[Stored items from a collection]
****

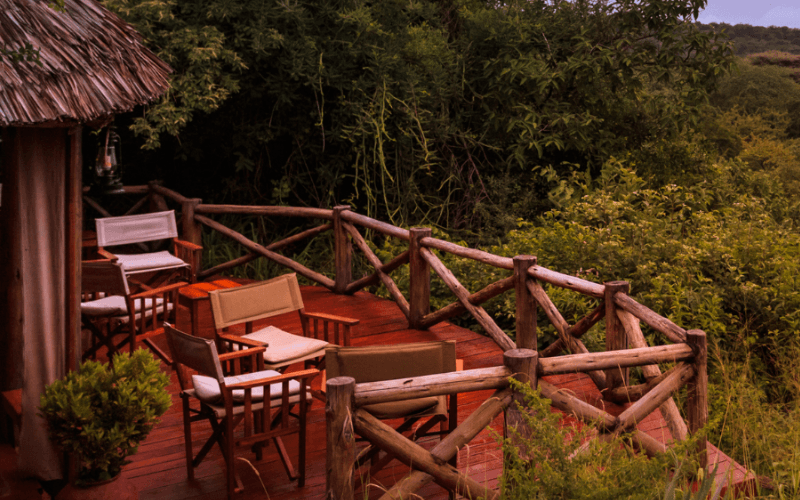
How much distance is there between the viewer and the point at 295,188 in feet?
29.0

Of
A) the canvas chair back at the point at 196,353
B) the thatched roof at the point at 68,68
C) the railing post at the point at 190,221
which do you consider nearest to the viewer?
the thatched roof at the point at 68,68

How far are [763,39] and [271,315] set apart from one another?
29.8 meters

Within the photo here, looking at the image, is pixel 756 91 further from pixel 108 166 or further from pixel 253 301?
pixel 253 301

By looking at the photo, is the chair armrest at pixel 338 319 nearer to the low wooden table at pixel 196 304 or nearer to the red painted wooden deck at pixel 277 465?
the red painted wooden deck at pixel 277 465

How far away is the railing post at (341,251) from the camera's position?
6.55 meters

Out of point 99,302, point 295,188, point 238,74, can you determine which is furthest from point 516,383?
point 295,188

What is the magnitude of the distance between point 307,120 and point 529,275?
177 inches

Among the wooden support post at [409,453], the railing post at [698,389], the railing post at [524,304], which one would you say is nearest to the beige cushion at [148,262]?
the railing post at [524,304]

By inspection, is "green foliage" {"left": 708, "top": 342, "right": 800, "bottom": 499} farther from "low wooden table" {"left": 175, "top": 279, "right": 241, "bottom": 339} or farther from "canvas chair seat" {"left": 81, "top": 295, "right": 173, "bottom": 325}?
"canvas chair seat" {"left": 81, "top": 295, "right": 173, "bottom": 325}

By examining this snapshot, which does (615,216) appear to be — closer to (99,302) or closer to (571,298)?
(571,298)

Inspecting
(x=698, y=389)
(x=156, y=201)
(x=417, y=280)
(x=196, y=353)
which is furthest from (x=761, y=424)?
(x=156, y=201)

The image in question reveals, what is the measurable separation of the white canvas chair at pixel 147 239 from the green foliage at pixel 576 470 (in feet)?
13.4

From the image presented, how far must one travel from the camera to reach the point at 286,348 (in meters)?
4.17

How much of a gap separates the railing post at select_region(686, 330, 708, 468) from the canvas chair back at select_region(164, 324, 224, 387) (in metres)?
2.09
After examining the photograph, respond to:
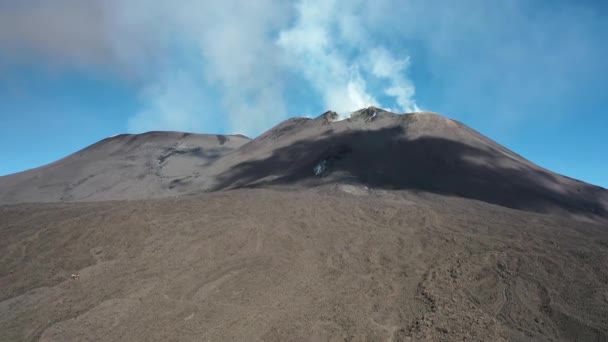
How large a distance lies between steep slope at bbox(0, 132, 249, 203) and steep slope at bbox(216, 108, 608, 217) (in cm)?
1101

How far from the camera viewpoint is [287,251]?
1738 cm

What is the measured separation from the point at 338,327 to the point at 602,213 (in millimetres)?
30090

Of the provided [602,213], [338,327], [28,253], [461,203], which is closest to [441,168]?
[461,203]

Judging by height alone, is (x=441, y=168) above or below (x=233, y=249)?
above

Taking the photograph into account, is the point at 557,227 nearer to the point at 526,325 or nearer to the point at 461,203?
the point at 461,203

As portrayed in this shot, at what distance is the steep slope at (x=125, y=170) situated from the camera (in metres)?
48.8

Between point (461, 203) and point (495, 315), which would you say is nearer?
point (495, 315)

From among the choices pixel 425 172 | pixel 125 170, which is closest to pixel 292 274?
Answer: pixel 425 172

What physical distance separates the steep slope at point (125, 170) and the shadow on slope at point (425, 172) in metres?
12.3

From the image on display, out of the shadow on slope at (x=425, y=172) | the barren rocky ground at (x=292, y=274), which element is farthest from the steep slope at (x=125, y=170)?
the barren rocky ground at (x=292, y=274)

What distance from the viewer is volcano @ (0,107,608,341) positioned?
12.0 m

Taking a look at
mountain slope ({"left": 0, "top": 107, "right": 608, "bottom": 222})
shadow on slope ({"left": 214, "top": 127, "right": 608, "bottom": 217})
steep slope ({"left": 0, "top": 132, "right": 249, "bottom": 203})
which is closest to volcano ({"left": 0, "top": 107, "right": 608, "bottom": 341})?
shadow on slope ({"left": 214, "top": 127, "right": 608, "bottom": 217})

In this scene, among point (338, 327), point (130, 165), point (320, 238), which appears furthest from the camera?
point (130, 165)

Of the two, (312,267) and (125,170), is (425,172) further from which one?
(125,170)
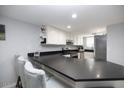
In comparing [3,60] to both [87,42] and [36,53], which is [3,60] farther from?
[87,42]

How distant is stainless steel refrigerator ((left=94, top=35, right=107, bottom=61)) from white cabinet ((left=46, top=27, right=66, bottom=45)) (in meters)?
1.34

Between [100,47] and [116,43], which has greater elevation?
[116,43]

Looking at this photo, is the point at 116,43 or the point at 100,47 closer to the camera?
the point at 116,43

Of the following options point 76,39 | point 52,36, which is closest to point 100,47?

****

**Task requirements**
Rewrite all the records above with every "furthest" changed to "farthest" and nothing else altered. Omit the pictures from your version.

**Expected answer**
How much distance is there between the viewer and the point at 295,188 in feet?
29.0

Of
A) the canvas chair back at the point at 196,353
B) the thatched roof at the point at 68,68
C) the railing post at the point at 190,221
which do you consider nearest to the viewer?
the thatched roof at the point at 68,68

How far are [763,39] and [271,315] set apart from one another?
29.8 meters

Within the photo here, looking at the image, is pixel 756 91 further from pixel 108 166 or further from pixel 253 301?
pixel 253 301

By looking at the photo, is the chair armrest at pixel 338 319 nearer to the low wooden table at pixel 196 304 or nearer to the red painted wooden deck at pixel 277 465?
the red painted wooden deck at pixel 277 465

How far away is the railing post at (341,251) from the camera's position?
6.55 meters

Out of point 99,302, point 295,188, point 238,74, can you determine which is farthest from point 516,383?
point 295,188

What is the magnitude of the distance between point 307,120 and point 529,275?
177 inches

Among the wooden support post at [409,453], the railing post at [698,389], the railing post at [524,304], which one would you say is nearest to the beige cushion at [148,262]?
the railing post at [524,304]

By inspection, is "green foliage" {"left": 708, "top": 342, "right": 800, "bottom": 499} farther from "low wooden table" {"left": 175, "top": 279, "right": 241, "bottom": 339} or farther from "canvas chair seat" {"left": 81, "top": 295, "right": 173, "bottom": 325}?
"canvas chair seat" {"left": 81, "top": 295, "right": 173, "bottom": 325}

By examining this snapshot, which does (615,216) appear to be — closer to (99,302) or closer to (571,298)?
(571,298)

Inspecting
(x=698, y=389)
(x=156, y=201)
(x=417, y=280)
(x=196, y=353)
which is farthest from (x=761, y=424)?
(x=156, y=201)

The image in question reveals, what is the measurable separation of the white canvas chair at pixel 147 239 from the green foliage at pixel 576 470 (in feet)?
13.4

From the image presented, how far must one travel from the camera to reach the point at 286,348 (in meters)?
4.17

How much of a gap separates the railing post at select_region(686, 330, 708, 468) from the canvas chair back at select_region(164, 324, 224, 387) (in metres)?
2.09
After examining the photograph, respond to:
How large a distance lies between steep slope at bbox(0, 132, 249, 203) and steep slope at bbox(216, 108, 608, 217) (in cm)?
1101

How far from the camera viewpoint is [287,251]?
1738 cm

What is the measured separation from the point at 338,327 to the point at 602,213 (in millimetres)?
30090

Of the provided [602,213], [338,327], [28,253], [461,203], which is closest to [441,168]?
[461,203]

Judging by height alone, is (x=441, y=168) above or below (x=233, y=249)?
above

Taking the photograph into account, is the point at 557,227 nearer to the point at 526,325 or nearer to the point at 461,203?
the point at 461,203

As portrayed in this shot, at what distance is the steep slope at (x=125, y=170) situated from the camera (in metres)?
48.8

Between point (461, 203) and point (495, 315), which would you say is nearer?
point (495, 315)

From among the choices pixel 425 172 | pixel 125 170, which is closest to pixel 292 274?
Answer: pixel 425 172

What physical distance separates the steep slope at point (125, 170) and the shadow on slope at point (425, 172) in metres?
12.3

From the image on display, out of the shadow on slope at (x=425, y=172) | the barren rocky ground at (x=292, y=274), which element is farthest from the steep slope at (x=125, y=170)?
the barren rocky ground at (x=292, y=274)

What distance from the viewer is volcano @ (0,107,608,341) positioned?
12.0 m

Taking a look at
mountain slope ({"left": 0, "top": 107, "right": 608, "bottom": 222})
shadow on slope ({"left": 214, "top": 127, "right": 608, "bottom": 217})
steep slope ({"left": 0, "top": 132, "right": 249, "bottom": 203})
which is closest to volcano ({"left": 0, "top": 107, "right": 608, "bottom": 341})?
shadow on slope ({"left": 214, "top": 127, "right": 608, "bottom": 217})

In this scene, among point (338, 327), point (130, 165), point (320, 238), which appears farthest from the camera?
point (130, 165)

Of the two, (312,267) and (125,170), is (425,172) further from which one?
(125,170)
In comparing [3,60] to both [87,42] and [36,53], which is [3,60] farther from?
[87,42]

How distant is stainless steel refrigerator ((left=94, top=35, right=107, bottom=61)) from white cabinet ((left=46, top=27, right=66, bottom=45)) (in meters)?
1.34

Between [100,47] and [116,43], which has greater elevation?
[116,43]

Looking at this photo, is the point at 116,43 or the point at 100,47 closer to the camera?
the point at 116,43

Of the following options point 76,39 | point 52,36, which is closest to point 100,47?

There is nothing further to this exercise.